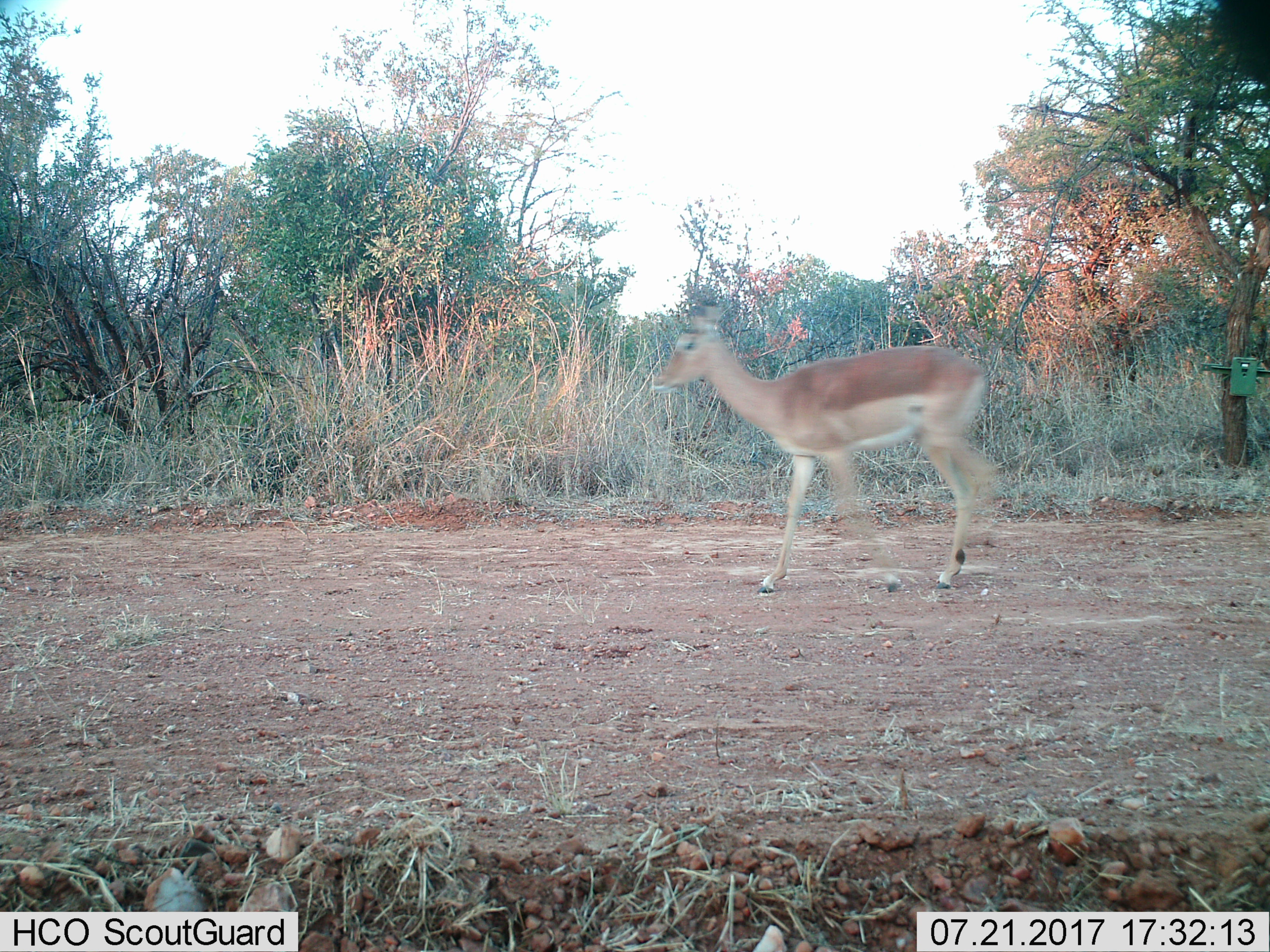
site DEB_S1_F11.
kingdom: Animalia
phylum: Chordata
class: Mammalia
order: Artiodactyla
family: Bovidae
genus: Aepyceros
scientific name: Aepyceros melampus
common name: impala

= About this task =
Leaving the pictures out, give back each line above exactly.

= Answer to the exercise =
site DEB_S1_F11.
kingdom: Animalia
phylum: Chordata
class: Mammalia
order: Artiodactyla
family: Bovidae
genus: Aepyceros
scientific name: Aepyceros melampus
common name: impala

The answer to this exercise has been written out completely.